The hardware appliance is Intel Cascade Lake-based — which is Intel’s lastest Xeon Scalable processor. Fan claims these computing platforms have up to six terabytes of persistent memory that can be used as system memory, up to 360 terabytes of raw storage space, and can scale up to 128 of these appliances in one cluster.
“So essentially in the same cluster, you basically have an integrated system of up to 168 terabytes of memory, up to 50 petabytes of storage — all at the same time,” he said.
Use Cases and Customer Base
There are two use cases that Fan currently sees as applicable for the infrastructure: AI model training and modern data warehouses.
Currently, he said, it is working with an internet service provider to improve the performance and speed of AI training. In alpha, he claims training speed has improved sixfold, and data load speed has increased 350 times compared to the existing storage.

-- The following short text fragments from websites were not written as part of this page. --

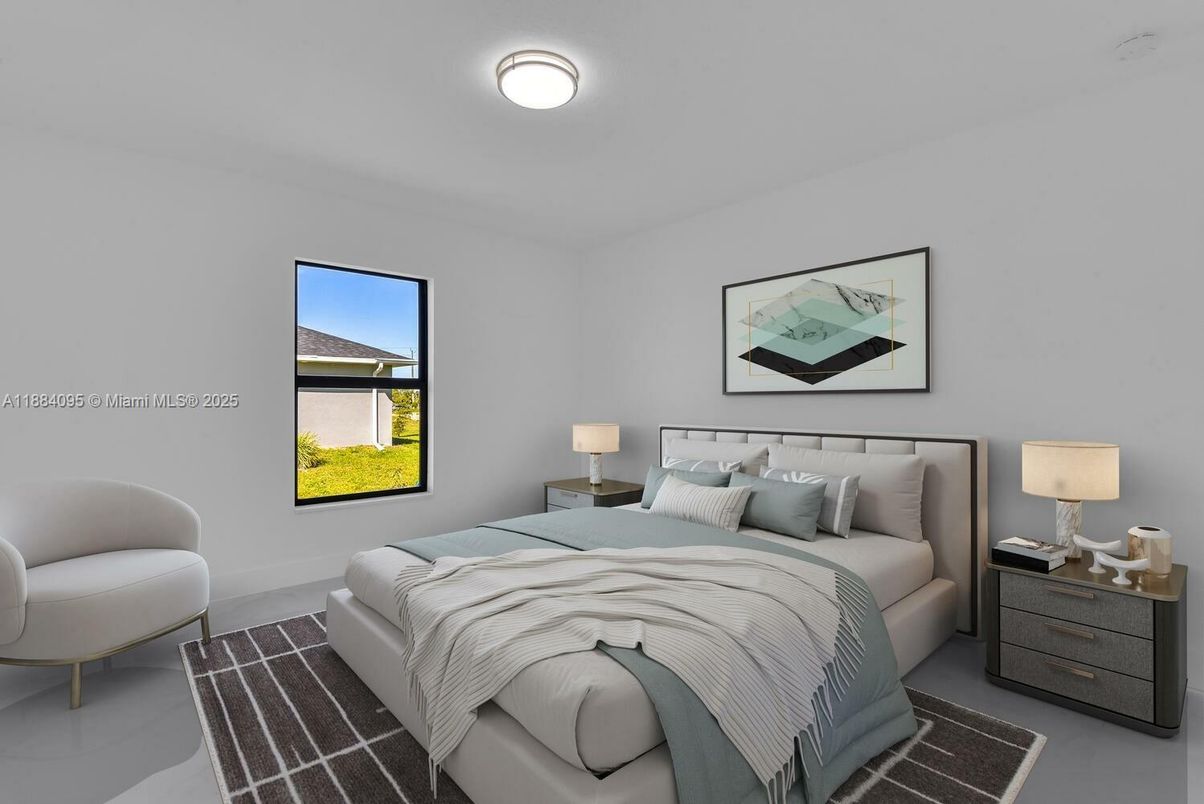 Bedroom, Interior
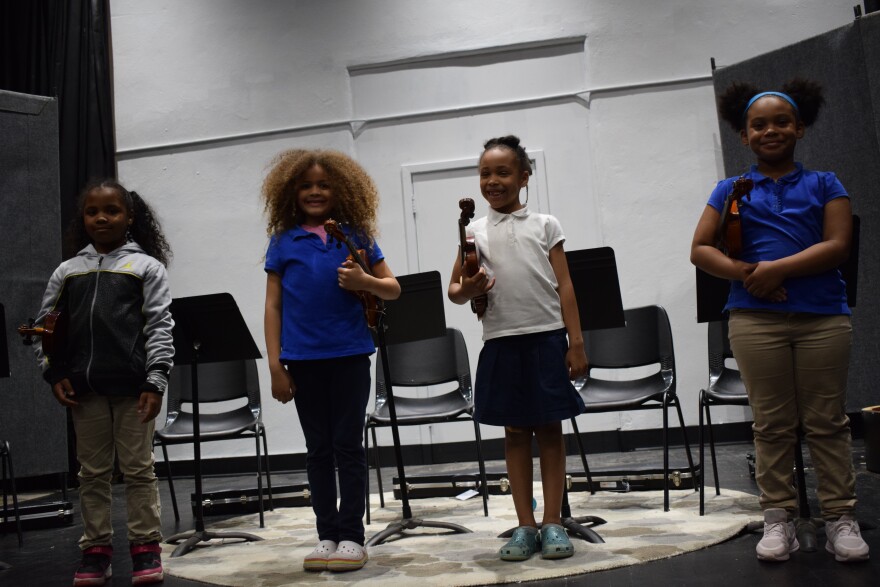 Art Inc. Peoria students learn about art through theatre, dance, visual art, sewing, knitting, robotics, coding and more through the After School Arts and Leadership Academy program.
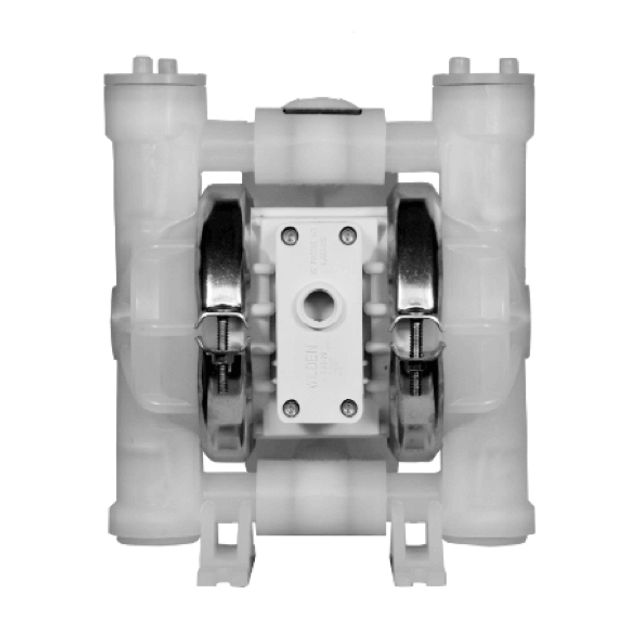 02-6239, 1" Wilden Polypropylene Pump, Teflon Diaphragms, Clamped 02-6239, 1" Wilden Polypropylene Pump, Teflon Diaphragms, Clamped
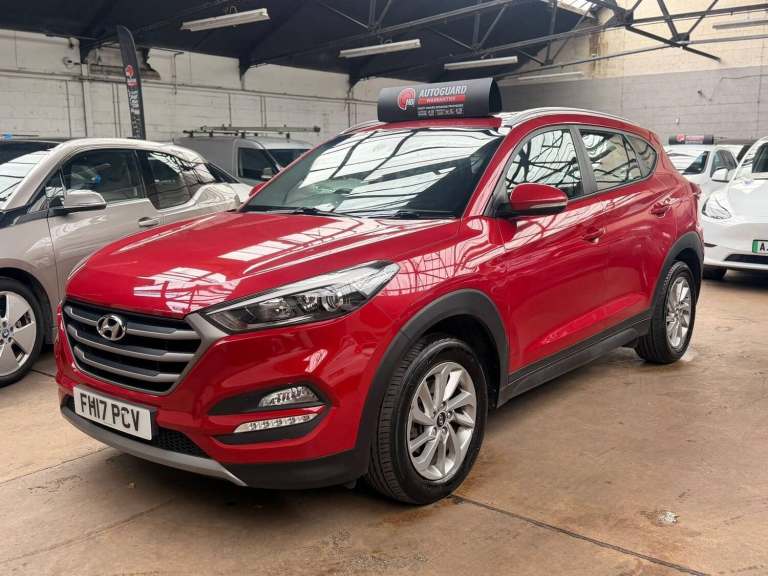 2017 Hyundai TUCSON SE Nav Blue Drive 2WD CRDi Semi-Auto Suv DIESEL Automatic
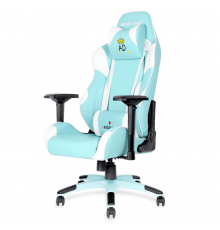 Кресло игровое Anda Seat Soft Kitty, цвет голубой, размер L (130кг), материал ПВХ (модель AD7)                                                                                                                                                            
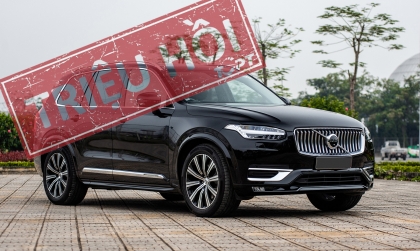 Triệu hồi Volvo tại Việt Nam vì lỗi bơm nhiên liệu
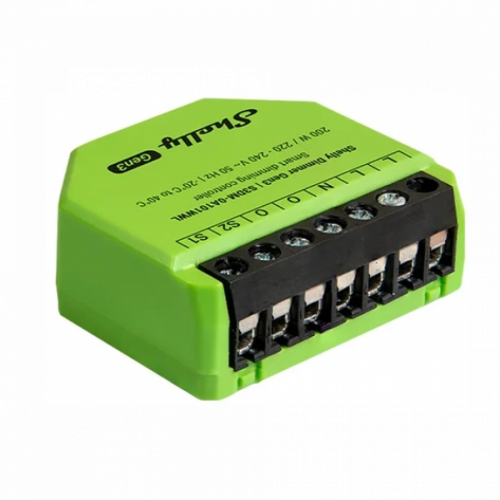 Shelly Dimmer wifi 200W on/off gen3
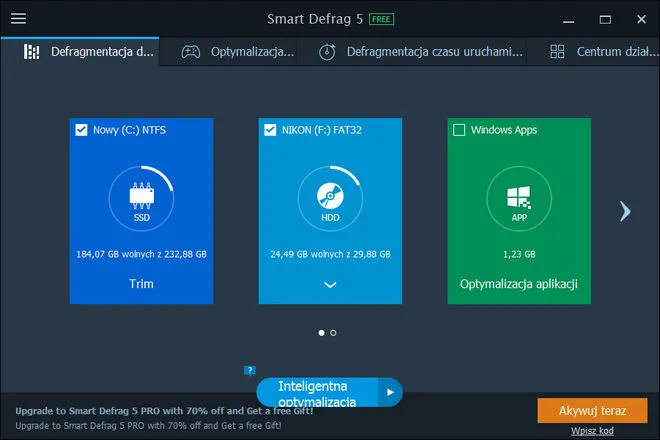 IObit wydaje Smart Defrag 5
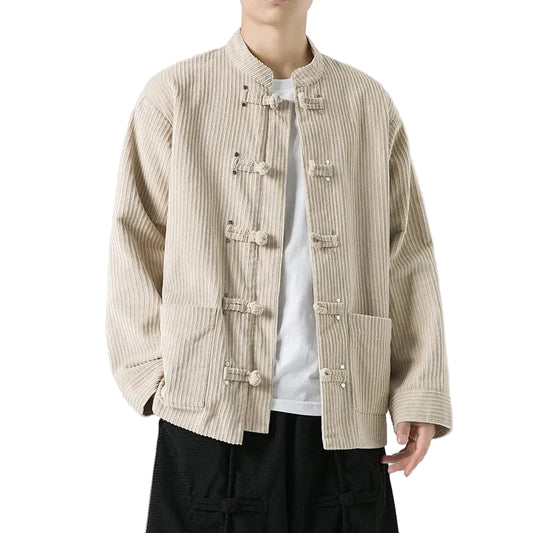 Herrens Manchesterjacka Oversized 0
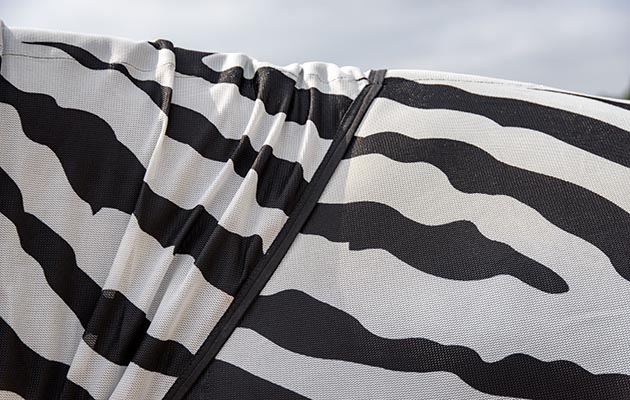 Bucas Buzz-Off Zebra full neck fly rug review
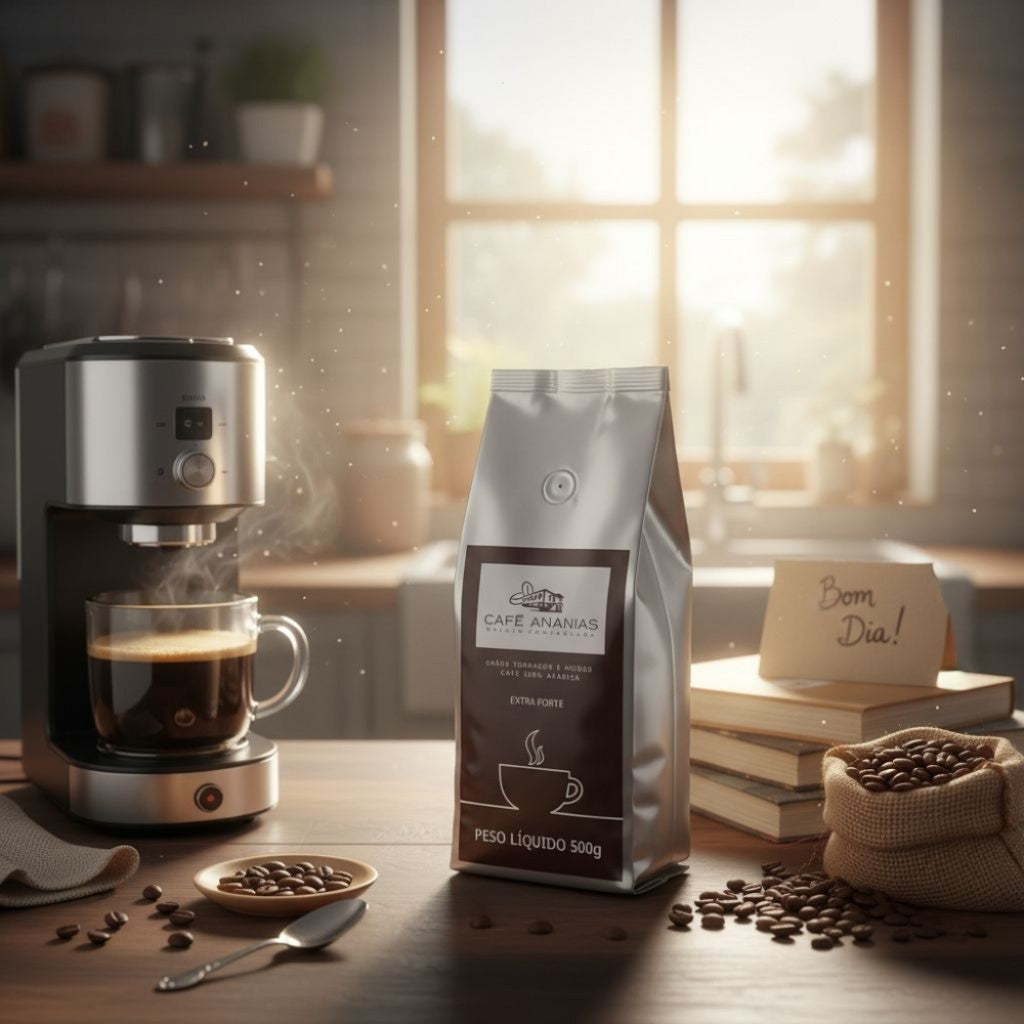 Café em Pó Extra Forte 500g Ananias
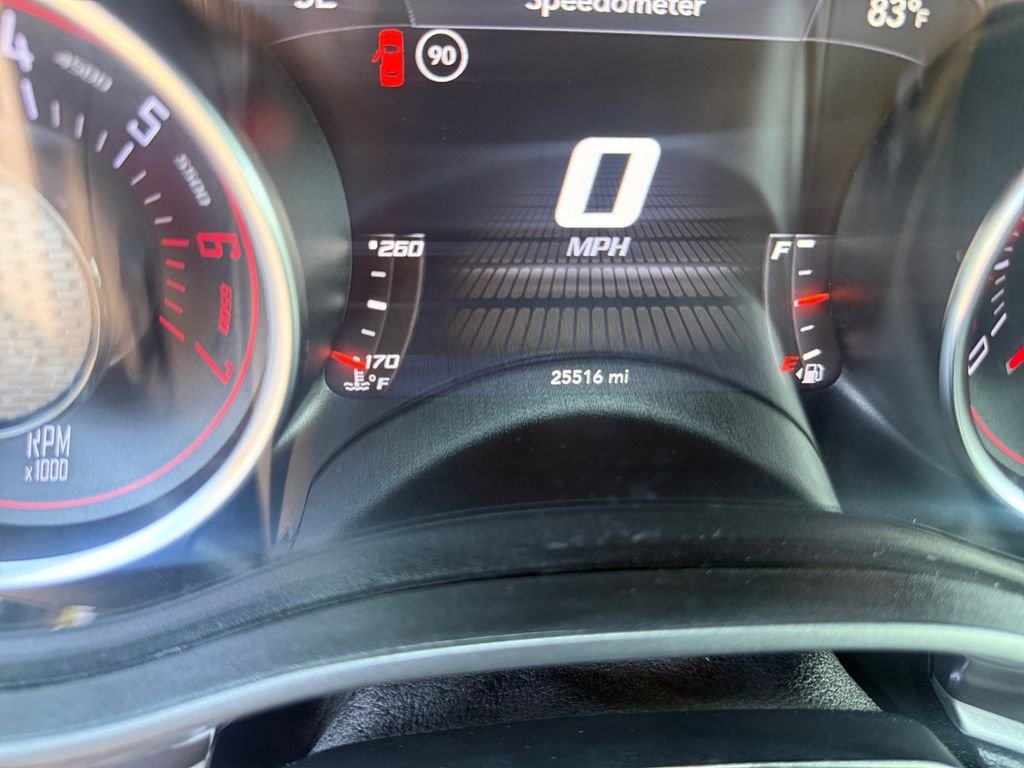 Certified Used 2020 Black Dodge R/T Scat Pack Widebody image 19
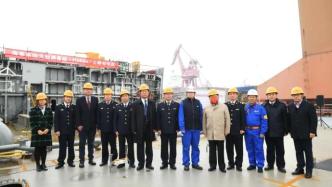 中国首艘深远海大型专业海道测量船提前上船台，预计明年交付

The second use case it is testing in alpha is a type of “data warehouse where unstructured data is running on Spark Sequel (for a cloud service provider), which has a high requirement on memory and also processes data fast,” Fan said. In adding the MemVerge appliance, it was able to accelerate the cluster speed five times for storage, seven times for RDD caching, and increase the elasticity of the Spark forum so it sits better on a cloud model, he said.
In addition to internet and cloud service providers, Fan said he expects to generate interest from enterprise and service providers that deal with large amounts of data and have high requirements for processing data quickly.